De retour chez elle, elle retrouve Andrew Thorpe, son ancien professeur de littérature qui, après avoir mené sa propre enquête, a écrit un livre à succès, sur le modèle du roman-vérité de Truman Capote: «De sang froid» Il y désigne Peter McConnell comme le seul meurtrier possible. Ellis, sa principale source de renseignements, en a été longtemps convaincue aussi. Cependant, avec le carnet et la sympathie que lui a inspirée Peter, elle commence à douter et entreprend d’enquêter à son tour, en remettant en cause les méthodes et les preuves sur lesquelles le romancier s’appuyaient jusqu’ici, concentrant toute son attention sur un seul homme.
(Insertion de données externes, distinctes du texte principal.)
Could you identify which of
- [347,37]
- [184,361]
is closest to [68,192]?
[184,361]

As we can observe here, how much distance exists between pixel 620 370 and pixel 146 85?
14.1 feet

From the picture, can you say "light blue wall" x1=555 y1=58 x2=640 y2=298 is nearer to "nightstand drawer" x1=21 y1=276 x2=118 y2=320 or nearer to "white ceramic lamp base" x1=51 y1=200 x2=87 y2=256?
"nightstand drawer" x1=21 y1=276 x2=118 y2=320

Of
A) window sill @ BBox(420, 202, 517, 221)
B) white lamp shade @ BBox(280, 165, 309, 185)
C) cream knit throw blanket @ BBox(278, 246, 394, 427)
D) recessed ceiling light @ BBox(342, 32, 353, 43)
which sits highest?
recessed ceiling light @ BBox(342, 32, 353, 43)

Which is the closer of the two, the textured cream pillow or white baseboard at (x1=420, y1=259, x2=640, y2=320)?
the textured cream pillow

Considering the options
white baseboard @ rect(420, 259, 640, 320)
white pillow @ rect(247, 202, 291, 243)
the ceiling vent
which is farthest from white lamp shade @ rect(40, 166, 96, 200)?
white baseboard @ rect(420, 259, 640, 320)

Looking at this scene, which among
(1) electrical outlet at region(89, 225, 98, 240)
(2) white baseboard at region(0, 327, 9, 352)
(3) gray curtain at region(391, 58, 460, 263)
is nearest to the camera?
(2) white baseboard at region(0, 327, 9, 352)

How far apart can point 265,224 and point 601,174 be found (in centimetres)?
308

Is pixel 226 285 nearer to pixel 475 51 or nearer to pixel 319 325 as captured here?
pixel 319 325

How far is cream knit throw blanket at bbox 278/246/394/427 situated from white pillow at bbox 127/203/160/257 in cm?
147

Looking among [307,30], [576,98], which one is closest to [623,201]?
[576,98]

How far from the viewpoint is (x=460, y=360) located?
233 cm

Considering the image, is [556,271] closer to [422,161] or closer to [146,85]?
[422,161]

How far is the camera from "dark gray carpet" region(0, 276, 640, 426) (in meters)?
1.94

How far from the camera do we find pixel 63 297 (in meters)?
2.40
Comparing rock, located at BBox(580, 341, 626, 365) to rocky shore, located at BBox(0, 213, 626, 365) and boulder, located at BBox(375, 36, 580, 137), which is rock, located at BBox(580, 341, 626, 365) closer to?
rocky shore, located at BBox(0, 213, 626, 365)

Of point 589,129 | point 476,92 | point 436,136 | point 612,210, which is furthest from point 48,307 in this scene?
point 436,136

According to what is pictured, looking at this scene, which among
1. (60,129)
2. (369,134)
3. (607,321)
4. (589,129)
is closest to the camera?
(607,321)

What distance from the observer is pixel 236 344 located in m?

Jusqu’au dernier moment la question de la vérité reste au cœur du roman: vérité des preuves, des évidences, des enquêtes imaginaires, des récits romancés, des biographies, des sciences elles-mêmes. Même les souvenirs des proches ne l’atteignent pas. Une pensée de Pascal à ce sujet est mise en exergue:
On peut avoir trois principaux objets dans l’étude: l’un de la découvrir quand on la cherche; l’autre de la démontrer quand on la possède; le dernier, de la discerner d’avec le faux quand on l’examine.
J’ai beaucoup aimé ce récit mené de main de maître, sans les longueurs que je craignais sur les énoncés mathématiques, bien au contraire. Ce n’est pas à proprement parler ce qu’on appelle un polar ni un thriller. Comment le caractériser, ce récit, sinon comme une recherche de la vérité sous toutes ses formes, une remise en case des apparences et de la vérité artistique et mathématique? J’ai été séduite.Ellis aurait peut-être été plus prudente et moins certaine de détenir l'identité du meurtrier si elle avait moins suivi les cours d'écriture et de Littérature américaine contemporaine de son célèbre professeur qui affirmait:
"En fait, tout tient aux personnages. L'intrigue, le décor, le style, tout cela ne vaut rien si vous n'avez pas de personnages intéressants, de préférence en situation de conflit." C'était précisément ce qu'il recherchait, c'était l'effet que son livre allait produire qui lui importait.Il ne me reste plus maintenant qu'à aller me documenter sur le photographe hongrois, Martin Munkacsi, ainsi que sur le biologiste Reginald Punnett qui croit que les gènes récessifs continueront à apparaître indéfiniment, à un taux constant, dans la population.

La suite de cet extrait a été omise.